Literary significance and criticism

The dispute over the ghosts' reality has had a real effect on some critics, most notably Edmund Wilson, one of the first major proponents of the insane governess theory. Wilson eventually recanted his opinion after considering the governess's point-by-point description of Quint. Then John Silver[2] pointed out hints in the story that the governess might have gained previous knowledge of Quint's appearance in non-supernatural ways. This induced Wilson to recant his recantation and return to his original opinion that the governess was delusional and that the ghosts existed only in her imagination.

William Veeder sees Miles's eventual death as induced by the governess. In a complex psychoanalytic reading, Veeder concludes that the governess expressed her repressed rage toward her father and toward the master of Bly on Miles.

Other critics, however, have strongly defended the governess. They note that James's letters, his New York Edition preface, and his Notebooks contain no definite evidence that The Turn of the Screw was intended as anything other than a straightforward ghost story, and James certainly wrote ghost stories that did not depend on the narrator's imagination. For example, “Owen Wingrave″ includes a ghost that causes its title character's sudden death, although no one actually sees it. James's Notebooks entry indicates that he was inspired originally by a tale he heard from Edward White Benson, the Archbishop of Canterbury. There are indications that the story James was told was about an incident in Hinton Ampner, wherein in 1771 a woman named Mary Ricketts moved from her home after seeing the apparitions of a man and a woman, day and night, staring through the windows, bending over the beds, and making her feel her children were in danger.[3][4]

Perhaps the critical perspective that best captures James's own thinking and methods, given the work's notably rococo style, which incessantly qualifies statements and counters any attempt at straightforward exposition, is that of Brad Leithauser:

All such attempts to 'solve' the book, however admiringly tendered, unwittingly work toward its diminution[; its] profoundest pleasure lies in the beautifully fussed over way in which James refuses to come down on either side... the book becomes a modest monument to the bold pursuit of ambiguity.[5]

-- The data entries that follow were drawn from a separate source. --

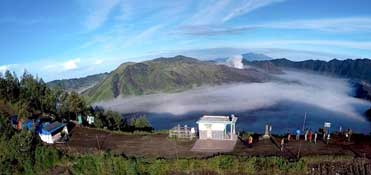 Camping on the ancient caldera in which the volcano Bromo sits - East Java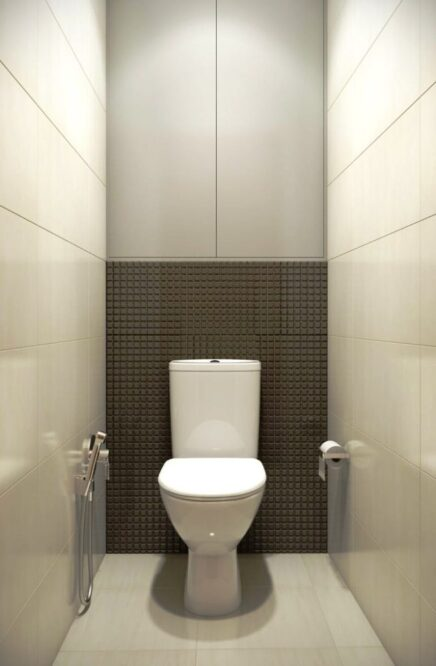 красивый туалет
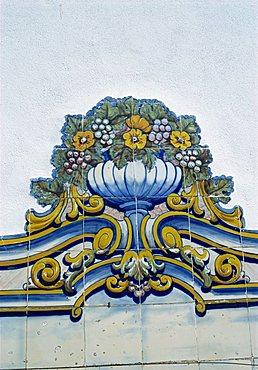 Azulejos, Pinhao railway station, Douro region, Portugal, Europe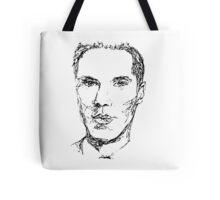 Benedict Cumberbatch Tote Bag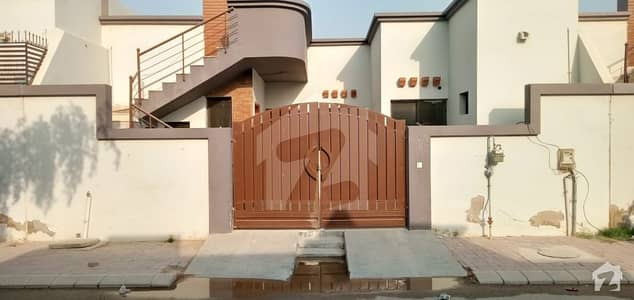 160 Square Yards Bungalow Is Available For Rent In Saima Arabian Villas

According to Leithauser, we are meant to entertain both the proposition that the governess is mad and the proposition that the ghosts really do exist, and consider the dreadful implications of each.

James revised the novella substantially over the years. In The Collier's Weekly Version of The Turn of the Screw, Peter G. Beidler presents the tale in its original serial form and presents a detailed analysis of the changes James made over the years. Among many other changes, James changed the children's ages.[6]

Poet and literary critic Craig Raine, in his essay "Sex in nineteenth-century literature", states quite categorically his belief that Victorian readers would have identified the two ghosts as child molesters.[7]